Common Uses of Data Access Logs
Logs are very important and useful in general. Data access logs are extremely critical, as they can shed light on data access, and data is, in most cases, the business’s biggest asset (and liability). Here are common uses of data access logs:- To fulfill requirements. We need logs because we are required to have them. Different regulations and compliance frameworks, as well as security frameworks which organizations comply with for legal reasons, commercial reasons, or risk reduction reasons, consistently require retaining access logs. Some of these requirements necessitate that we crunch the data access log for different reports, such as invalid access attempts and administrative access attempts. Other guidelines impose different retention or storage restrictions for the logs, but, regardless of the specific protocol, requiring some type of audit for data access operations is very common. Examples of such requirements are NIST Cyber-Secuirty Framework PR.PT-1, and PCI DSS 4.2.
- Incident response and forensic investigations. In these cases, we are trying to understand more about events that occured, and a log that records those events is often a key element in the investigation. The investigation may be performed simply in order to assert that a certain incident was contained to one environment and did not have further implications (e.g. an endpoint was compromised, and we want to make sure that the credentials were not used to access the data warehouse), or it may be part of an extensive data breach investigation which is trying to establish the exact impact.
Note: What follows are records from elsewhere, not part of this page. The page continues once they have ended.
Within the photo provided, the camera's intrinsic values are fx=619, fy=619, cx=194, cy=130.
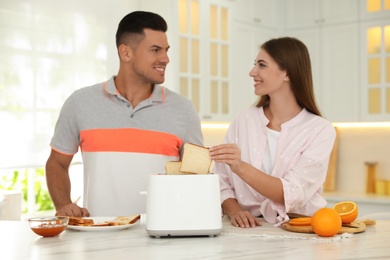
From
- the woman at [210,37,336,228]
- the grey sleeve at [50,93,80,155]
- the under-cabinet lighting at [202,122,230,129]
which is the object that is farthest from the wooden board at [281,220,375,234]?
the under-cabinet lighting at [202,122,230,129]

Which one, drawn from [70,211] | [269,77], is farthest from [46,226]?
[269,77]

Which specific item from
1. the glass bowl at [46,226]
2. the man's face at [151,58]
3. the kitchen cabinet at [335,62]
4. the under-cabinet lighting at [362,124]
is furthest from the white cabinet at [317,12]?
the glass bowl at [46,226]

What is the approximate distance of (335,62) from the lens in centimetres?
507

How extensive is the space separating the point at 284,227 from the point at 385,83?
10.2ft

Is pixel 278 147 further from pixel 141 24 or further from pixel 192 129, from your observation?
pixel 141 24

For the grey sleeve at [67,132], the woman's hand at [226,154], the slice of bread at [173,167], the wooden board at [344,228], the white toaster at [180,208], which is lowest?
the wooden board at [344,228]

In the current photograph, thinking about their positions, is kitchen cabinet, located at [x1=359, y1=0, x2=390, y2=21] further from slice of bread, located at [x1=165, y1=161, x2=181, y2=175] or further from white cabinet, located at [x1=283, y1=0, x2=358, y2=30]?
slice of bread, located at [x1=165, y1=161, x2=181, y2=175]

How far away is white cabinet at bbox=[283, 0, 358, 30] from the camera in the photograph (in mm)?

- Gaining visibility. Logs can help create dashboards or report capabilities on an otherwise “blackbox” system, revealing who are the active users and roles and what actions are being taken. This, in most cases, requires efforts to transform the millions of lines in the logs to something that highlights and quantifies the main activities which transpired.
- Reduce over-permissions. By analyzing data access logs, you can gain answers to questions such as, “Which users are exposed to data that they are not actually using?” By using the data access logs, you can reduce this risk. Depending on the desired depth, this process requires significantly investing in data analysis. (At Satori, we recently added this as an out-of-the-box capability for our customers who use Snowflake).
- Proactively find threats. By analyzing logs, you can locate anomalous behavior by data consumers which may indicate a security risk.
- Operational efficiency., Analyzing the costs can be valuable, especially in pay-per-query engines, although it is not always straightforward. Cost analysis is sometimes performed for internal billing of different teams accessing the data, to find anomalies, and to correct expensive data consumption habits.